Drinking The Bottom Shelf: Castillo Silver vs. Bacardi Silver Rum

Drinking the Bottom Shelf

Will Gordon drinks his way through the bottom shelf of the liquor store...so you don’t have to.

Editor's Note: Your drinking buddy Will is back, tasting all the cheap booze so you don't have to.


I don't drink nearly enough rum, which doesn't make any sense. I really like the stuff, and it's the exclusive hooch of two of my brightest drinking beacons: my Aunt Mary and Julian from Trailer Park Boys. Plus rum is cheap, and "rummy" has an endearing ring to it.

What can I say, I don't always act in my own best interest—I've worn velour on two different first dates—which is why I doubt I had more than 20 rum drinks last year. That is shameful; I probably had 20 mouthwash drinks in 2010, for hell's sake. But do not despair, sugarcane planters, for I am an avid resolver, and I pledge to ramp up my rumload in the new year.

Darker rums are more likely to show real molasses-type flavor (or at least real barrel-type flavor), whereas the light are more generically sweet. Alas, light is more popular in our rum-dumb country, so that's where we'll start. The silver lining is we still have dark rum to look forward to later, after we've already fallen for the entry-level version. If you're still not sold, I offer the following reasons why you should join me in my light rum immersion therapy:

  • Rum is the most rewarding white spirit to mix. Vodka's too easy and gin's too hard, but rum's just right.
  • Rum seems festive and uplifting, due to its associations with piracy and vacation. Vodka makes me feel like an underachiever, and gin makes me feel like a 19th-century British sociopath.
  • You know how annoying it is when you move in with a person who takes up half the fridge with Diet Coke, so you say, "What's with that? You're already thin!" and she looks you up and down and then side to side, as if to communicate that your non-dieting magnificence takes a while to regard in full, and then she says, "Yes, I am..."? Well, if you have rum, you can say, "You're right, I should drink more Diet Coke myself," and then calmly fix yourself a tall glass of her soda and your sweetener.

So what's our rum going to be? I'll admit I'm quite taken with the Bacardi Corporation's bat logo. When I was 5, my grandparents took me into the bat house at the Bronx Zoo and I spent the next week in constant, shivering fear, which is good for a lad's development. So I don't begrudge Bacardi Silver's domination of the category, but it does make the light rum aisle one of the least interesting sections of the liquor store. But I'm determined to do this right, and that means I must explore my options, such as they are.

Other than Bacardi Silver, what's widely available? Bacardi-owned Castillo Silver and Moët Hennessy's 10 Cane, but 10 Cane's expensive, so who cares if it's any good? Castillo costs $10 a liter at my liquor store and Bacardi is $18; I grabbed one of each and headed back to the lab for a blind tasting.

It just so happens that my research assistant spent a year on a Caribbean island. She is mostly silent on the topic and I have no idea what she was doing there; I would assume she was in prison, except that on the rare occasion she acknowledges the experience, she always mentions beaches and rum. I feel this more than qualifies her to declare that Castillo Silver is significantly better than Bacardi Silver. And after our blind taste test, I agree.

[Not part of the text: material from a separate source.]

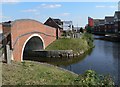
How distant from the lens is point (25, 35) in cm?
2359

The difference is mostly in the nose, where Castillo is pleasantly if blandly sweet, while Bacardi's sugar is undercut by a hot alcoholic astringency. Castillo tastes like it smells, sweet and simple; Bacardi's deficiencies are muted, though still present, in the mouth. Seedier precincts of the Internet report that Bacardi Silver and Castillo Silver are the exact same product in different bottles, but I suspect the truth is even sunnier for the bottom-shelfer: they are altogether different rums, and the cheaper one is better.